Data Science | Experimental Analysis of Behavior

Keywords

visual inspection, visual analysis, functional measurement, signal detection theory, machine learning

Abstract

In behavior analysis, data are usually analyzed using visual analysis of the graphed data. There are a wide range of methods used to visually analyze data, from a basic ‘textbook’ style approach to the use of visual aids, decision-rubrics, and computer-based approaches. In the literature, there have been some comparisons of the efficacy of different approaches. Visual analysis as a behavior can be taught using a variety of methods, independent of how the skill itself is to be performed. Teaching methods include lecture, online instruction, and equivalence-based instruction. There is not much research on the teaching of visual analysis specifically, though there are a wide range of behavioral teaching approaches to choose from. Finally, there are a variety of methods for assessing visual analysis, from interrater reliability to different measures of accuracy, to signal detection theory. Advantages and disadvantages of assessment methods, as well as additional assessment methods from other areas of psychological and behavior analytic research are discussed.
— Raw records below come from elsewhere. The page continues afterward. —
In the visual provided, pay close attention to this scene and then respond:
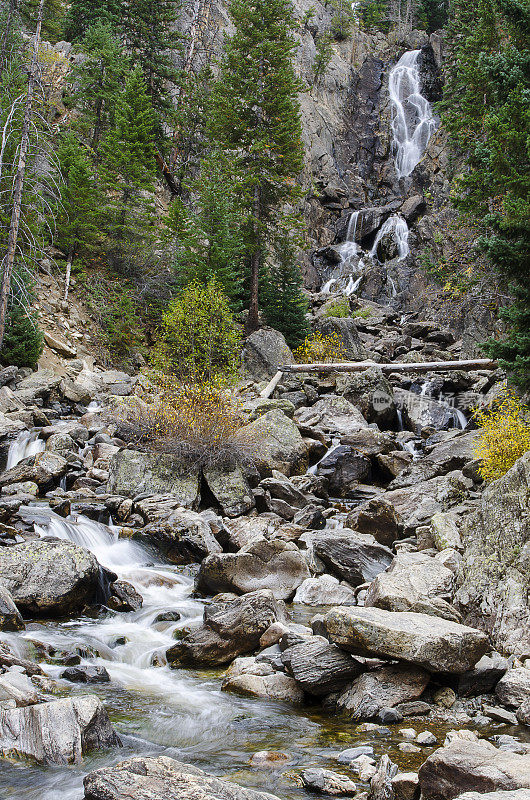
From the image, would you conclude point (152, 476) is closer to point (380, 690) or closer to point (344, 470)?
point (344, 470)

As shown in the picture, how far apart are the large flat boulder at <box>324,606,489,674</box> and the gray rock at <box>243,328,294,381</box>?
19.0m

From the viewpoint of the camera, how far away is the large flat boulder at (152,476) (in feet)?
43.2

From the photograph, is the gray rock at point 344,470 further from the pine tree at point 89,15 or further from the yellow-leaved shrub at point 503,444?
the pine tree at point 89,15

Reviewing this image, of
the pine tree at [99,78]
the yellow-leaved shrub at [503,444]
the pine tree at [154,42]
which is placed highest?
the pine tree at [154,42]

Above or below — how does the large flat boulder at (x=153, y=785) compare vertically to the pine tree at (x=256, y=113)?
below

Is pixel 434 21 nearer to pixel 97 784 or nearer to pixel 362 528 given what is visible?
pixel 362 528

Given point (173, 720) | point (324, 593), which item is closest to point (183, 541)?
point (324, 593)

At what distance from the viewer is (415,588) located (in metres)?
7.64

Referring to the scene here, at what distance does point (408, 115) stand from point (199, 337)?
1828 inches

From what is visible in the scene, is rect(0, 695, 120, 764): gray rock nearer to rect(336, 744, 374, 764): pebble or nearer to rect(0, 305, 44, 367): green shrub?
rect(336, 744, 374, 764): pebble

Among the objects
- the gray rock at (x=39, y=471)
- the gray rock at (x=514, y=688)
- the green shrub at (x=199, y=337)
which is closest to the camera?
the gray rock at (x=514, y=688)

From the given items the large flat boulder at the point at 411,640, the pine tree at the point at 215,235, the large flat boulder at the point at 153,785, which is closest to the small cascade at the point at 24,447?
the large flat boulder at the point at 411,640

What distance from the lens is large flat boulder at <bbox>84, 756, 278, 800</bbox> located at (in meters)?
3.27

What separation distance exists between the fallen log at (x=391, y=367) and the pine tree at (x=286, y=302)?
364 cm
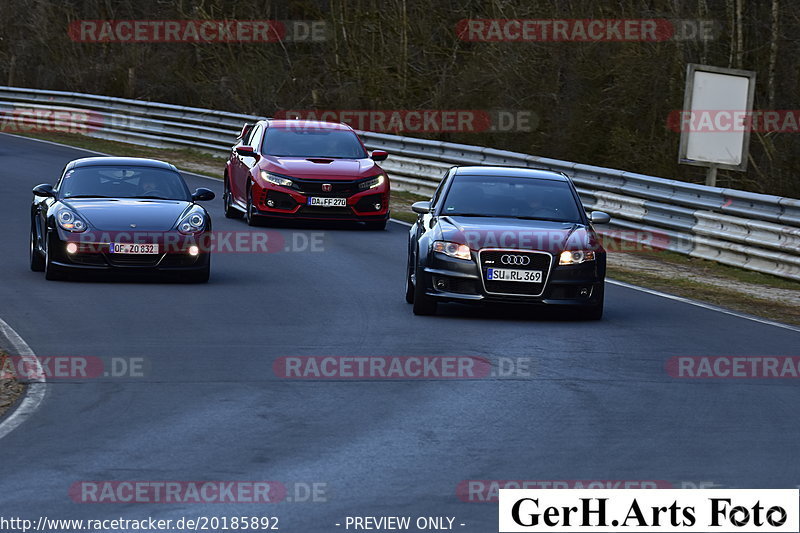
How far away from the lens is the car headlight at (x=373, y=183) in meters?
23.1

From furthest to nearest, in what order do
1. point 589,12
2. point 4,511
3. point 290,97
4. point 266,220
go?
point 290,97
point 589,12
point 266,220
point 4,511

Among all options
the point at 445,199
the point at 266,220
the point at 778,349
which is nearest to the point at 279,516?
the point at 778,349

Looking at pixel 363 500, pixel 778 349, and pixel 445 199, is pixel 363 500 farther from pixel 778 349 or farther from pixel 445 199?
pixel 445 199

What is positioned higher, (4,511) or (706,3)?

The present study used an adapted form of multiple-exemplar training to train naïve participants how to visually analyze graphs. Different aspects of the training were systematically manipulated to examine their effects. The naïve participants’ performance was compared to that of machine learning algorithms which were trained using similar methods, as well as to the performance of experts. Participants’ visual analysis decisions are discussed in terms of interrater reliability, different measures of accuracy, signal detection theory, and functional measurement.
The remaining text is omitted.